Never got CoD. Used Codex: Cityfight for awhile back in the day though. My armies Desert Raiders so they don't go into cities much.

Own Planetstrike but never played a game though. Don't think my army (Mech. Guard, no vets) is set up right to be the attacker or the defender.

Got Battlemissions, use it to spice up battles between me & my regular gaming buddy. Just play 2 great games using the Surprise Attack mission, one as defender, one as attacker.

Like Spearhead, cause I'm a treadhead and already own 30+ tanks. I'm going to introduce it to my regular gaming buddy and see if he wants to play. He has lots of tanks too but I also think he'll like the fact that there's no Min. FOC requirements. He like TH/SS Terms. but hates Tac. Marines & scouts. So it'll be Land Raiders & Terms vs. Vanquisers & Executioners. Sounds like fun to me, especial on desert terrain.


----------



## Sworn Radical (Mar 10, 2011)

Battle Missions, yes.
Apocalypse scale battles when playing in-store with other people in a team.
I'd love to try Planetary Empires though ... reminds me of the old _'Mighty Empires'_ boardgame ...


----------



## Katie Drake (Nov 28, 2007)

Oh right, Battle Missions, forgot that one. I've played Battle Missions a number of times. Usually my group does it when we're feeling like playing more casually and not testing lists for a tournament and there's not enough time/space for Apocalypse.


----------



## spanner94ezekiel (Jan 6, 2011)

Play Battle Missions fairly often with friends, as well as apocalypse.
Have done a couple of Planetary Empires campaigns which were good fun, and I am keen to try cities of death.
However, spearhead and planetstrike look more trouble than they're worth


----------



## Abomination (Jul 6, 2008)

I occasionally dabble in PlanetStrike & Battle Missions but have never played Cities Of Death or used Planetary Empires. I think regular 40k is enough tbh, PlanetStrike is a bit different but the 40k ruleset has enough problems without these expansions dirtying the waters further.


----------



## Serpion5 (Mar 19, 2010)

Apoc - Never anymore. 

CoD - Never. 

Planetstrike - Once or twice. 

Spearhead - :laugh:

Battle Missions - Not much. Occasionally Kill team.


----------



## ChaosRedCorsairLord (Apr 17, 2009)

They're skid-marks on the underpants of the hobby.

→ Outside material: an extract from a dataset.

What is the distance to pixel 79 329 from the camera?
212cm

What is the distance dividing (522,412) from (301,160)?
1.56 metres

It's not that I hate the ideas, some of them are actually pretty good, they're just done so half-arsed. You can see the little dollar signs in the GW employees eyes as he tries to sell you one of the books.


----------



## Bayonet (Aug 13, 2010)

I've played a few battle missions and that's it so far. Some are quite fun, others are just plain shite.


----------



## Katie Drake (Nov 28, 2007)

Bayonet said:


> I've played a few battle missions and that's it so far. Some are quite fun, others are just plain shite.


So true. It's a standing challenge around my store for someone to beat the local Tyranid player in the First Contact mission. So far, everyone who has tried has failed.


----------



## Jubble (Jan 25, 2011)

Katie Drake said:


> Planetary Empires - Haven't tried it yet, mostly because I don't really like the rules GW wrote. My map campaign rules are a lot better imo. =/


Have you written these up somewhere?


----------



## Katie Drake (Nov 28, 2007)

Jubble said:


> Have you written these up somewhere?


Actually I got a PM about this not long ago, but unfortunately I lost all the data on my computer a while ago including the map campaign rules and I haven't got around to rewriting them yet, though when I do I'm sure I'll post 'em up somewhere.


----------